Mais les difficultés ne s’arrêtaient pas là. Il arrivait qu’après une présentation du journal, nous découvrions que l’enregistrement avait été corrompu par des virus informatiques. Parfois, le technicien de la radio ne s’en rendait compte que bien plus tard, nous obligeant à retourner au studio pour enregistrer à nouveau le journal. Quand cela arrivait, après avoir réenregistré le journal, je quittais parfois le studio à minuit et rentrais chez moi à pied, sur une distance d’environ cinq kilomètres, souvent sous la pluie.

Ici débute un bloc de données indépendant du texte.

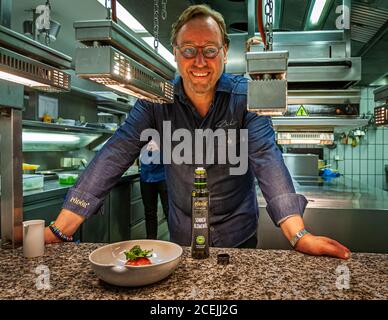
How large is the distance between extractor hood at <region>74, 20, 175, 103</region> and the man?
0.30 m

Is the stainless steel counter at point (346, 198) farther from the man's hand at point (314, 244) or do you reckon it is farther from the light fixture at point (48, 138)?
the light fixture at point (48, 138)

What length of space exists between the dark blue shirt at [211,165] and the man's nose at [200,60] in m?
0.28

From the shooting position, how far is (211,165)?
5.67ft

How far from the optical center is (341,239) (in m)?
2.72

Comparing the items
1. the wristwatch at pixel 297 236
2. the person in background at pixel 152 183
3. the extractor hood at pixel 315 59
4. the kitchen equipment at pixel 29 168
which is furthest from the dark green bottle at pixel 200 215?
the person in background at pixel 152 183

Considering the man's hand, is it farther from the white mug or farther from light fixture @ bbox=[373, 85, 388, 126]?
the white mug

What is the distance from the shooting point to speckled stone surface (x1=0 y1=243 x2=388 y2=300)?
0.95 meters

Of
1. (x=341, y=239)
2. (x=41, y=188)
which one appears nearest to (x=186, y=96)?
(x=341, y=239)

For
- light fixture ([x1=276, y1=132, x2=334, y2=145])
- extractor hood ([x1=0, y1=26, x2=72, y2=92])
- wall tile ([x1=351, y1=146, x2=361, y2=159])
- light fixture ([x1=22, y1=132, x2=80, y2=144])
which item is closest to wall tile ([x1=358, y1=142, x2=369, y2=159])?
wall tile ([x1=351, y1=146, x2=361, y2=159])

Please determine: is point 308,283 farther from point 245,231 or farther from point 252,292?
point 245,231

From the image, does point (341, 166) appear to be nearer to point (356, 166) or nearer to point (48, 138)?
point (356, 166)

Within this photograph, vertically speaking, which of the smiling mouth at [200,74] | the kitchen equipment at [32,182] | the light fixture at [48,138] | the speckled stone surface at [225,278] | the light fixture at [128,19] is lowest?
the speckled stone surface at [225,278]

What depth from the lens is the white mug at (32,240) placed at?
50.3 inches
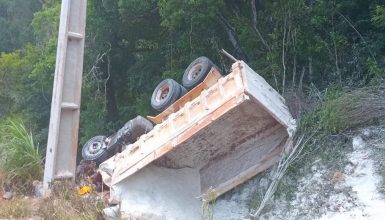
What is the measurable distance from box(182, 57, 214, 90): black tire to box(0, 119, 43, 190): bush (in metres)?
2.75

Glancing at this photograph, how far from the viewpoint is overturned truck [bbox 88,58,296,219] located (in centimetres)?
730

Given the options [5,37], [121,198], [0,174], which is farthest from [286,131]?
[5,37]

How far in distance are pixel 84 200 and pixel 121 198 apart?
481 millimetres

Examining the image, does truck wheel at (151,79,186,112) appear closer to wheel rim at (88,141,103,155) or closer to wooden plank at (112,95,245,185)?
wheel rim at (88,141,103,155)

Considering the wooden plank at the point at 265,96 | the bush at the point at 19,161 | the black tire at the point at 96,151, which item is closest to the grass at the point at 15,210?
the bush at the point at 19,161

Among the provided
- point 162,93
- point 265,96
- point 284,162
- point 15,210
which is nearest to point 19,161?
point 15,210

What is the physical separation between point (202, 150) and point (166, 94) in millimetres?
1949

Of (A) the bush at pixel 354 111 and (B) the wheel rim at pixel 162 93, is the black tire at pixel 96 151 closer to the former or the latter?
(B) the wheel rim at pixel 162 93

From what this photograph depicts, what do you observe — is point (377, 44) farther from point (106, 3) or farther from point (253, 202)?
point (106, 3)

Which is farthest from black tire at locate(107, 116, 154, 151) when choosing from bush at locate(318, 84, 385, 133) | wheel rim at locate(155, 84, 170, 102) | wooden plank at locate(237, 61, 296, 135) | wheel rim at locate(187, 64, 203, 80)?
bush at locate(318, 84, 385, 133)

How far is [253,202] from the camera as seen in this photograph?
7.67 m

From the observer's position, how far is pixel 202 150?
7922 mm

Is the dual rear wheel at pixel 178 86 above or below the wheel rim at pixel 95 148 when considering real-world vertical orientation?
above

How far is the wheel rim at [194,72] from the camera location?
31.7 ft
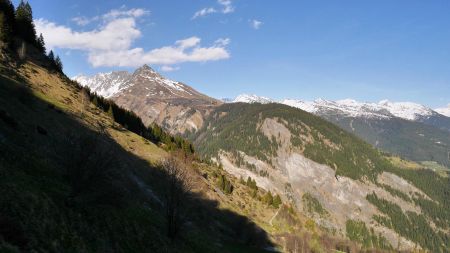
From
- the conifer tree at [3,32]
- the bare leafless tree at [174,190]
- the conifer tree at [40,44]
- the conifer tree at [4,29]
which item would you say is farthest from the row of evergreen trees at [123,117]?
the bare leafless tree at [174,190]

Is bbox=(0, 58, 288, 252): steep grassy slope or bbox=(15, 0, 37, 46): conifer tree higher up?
bbox=(15, 0, 37, 46): conifer tree

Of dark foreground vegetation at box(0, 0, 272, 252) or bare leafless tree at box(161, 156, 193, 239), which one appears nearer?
dark foreground vegetation at box(0, 0, 272, 252)

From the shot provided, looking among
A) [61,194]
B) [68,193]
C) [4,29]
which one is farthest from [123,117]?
[61,194]

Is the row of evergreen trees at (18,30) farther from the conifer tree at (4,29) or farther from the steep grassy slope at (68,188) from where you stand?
the steep grassy slope at (68,188)

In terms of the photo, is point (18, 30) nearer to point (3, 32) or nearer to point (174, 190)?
point (3, 32)

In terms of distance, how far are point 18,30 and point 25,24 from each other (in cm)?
336

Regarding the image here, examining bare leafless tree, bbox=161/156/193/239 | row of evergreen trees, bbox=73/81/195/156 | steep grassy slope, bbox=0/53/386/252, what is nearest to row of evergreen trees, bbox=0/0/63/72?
steep grassy slope, bbox=0/53/386/252

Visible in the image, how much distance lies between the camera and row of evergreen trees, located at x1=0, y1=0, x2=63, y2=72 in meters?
93.6

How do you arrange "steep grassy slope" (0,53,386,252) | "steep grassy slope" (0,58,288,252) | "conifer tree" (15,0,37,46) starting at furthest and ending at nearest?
"conifer tree" (15,0,37,46) → "steep grassy slope" (0,53,386,252) → "steep grassy slope" (0,58,288,252)

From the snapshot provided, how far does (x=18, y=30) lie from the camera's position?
367 ft

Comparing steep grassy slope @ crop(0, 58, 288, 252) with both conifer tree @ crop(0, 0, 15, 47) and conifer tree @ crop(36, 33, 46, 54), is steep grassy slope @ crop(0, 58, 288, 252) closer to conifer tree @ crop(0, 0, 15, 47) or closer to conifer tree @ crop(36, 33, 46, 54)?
conifer tree @ crop(0, 0, 15, 47)

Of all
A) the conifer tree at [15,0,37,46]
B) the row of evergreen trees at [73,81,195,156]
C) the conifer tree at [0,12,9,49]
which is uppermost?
the conifer tree at [15,0,37,46]

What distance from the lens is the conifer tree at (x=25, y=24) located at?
368 feet

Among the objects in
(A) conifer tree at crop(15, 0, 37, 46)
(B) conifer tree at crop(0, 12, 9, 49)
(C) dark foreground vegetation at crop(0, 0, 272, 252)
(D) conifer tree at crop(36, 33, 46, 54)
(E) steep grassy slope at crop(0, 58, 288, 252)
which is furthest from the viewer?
(D) conifer tree at crop(36, 33, 46, 54)
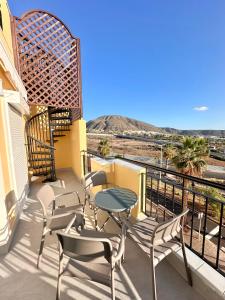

À partir de 2018, la situation s’est progressivement améliorée grâce à l’appui financier de différentes ONGs. Nous avons pu équiper un véritable studio et poursuivre notre mission d’information dans des conditions plus dignes, tout en étant rémunérés. Mais ce répit n’a pas duré. En 2021, nous avons été contraints d’arrêter notre travail au Rwanda et fermer définitivement notre studio.
Tous ces souvenirs, faits de souffrance, d’apprentissage et de solidarité, témoignent d’un parcours où chaque difficulté a renforcé ma conviction que le journalisme, surtout en contexte de crise et d’exil, est avant tout un engagement personnel.
(Ce texte ne suit pas une interview. Il a été proposé par le journaliste, puis amélioré, finalisé et validé à distance, par des échanges en ligne. Il a été publié le 21 février 2026)
1. Pierre Nkurunziza est devenu président de la République en 2005. Deux mandats présidentiels étaient permis par la Constitution de 2005. Pour le CNDD-FDD, puisqu’en 2005 Nkurunziza avait été élu par le parlement et non par le peuple, le premier mandat du président était effectivement celui de 2010 à 2015, donc en 2015, il pouvait commencer son deuxième mandat.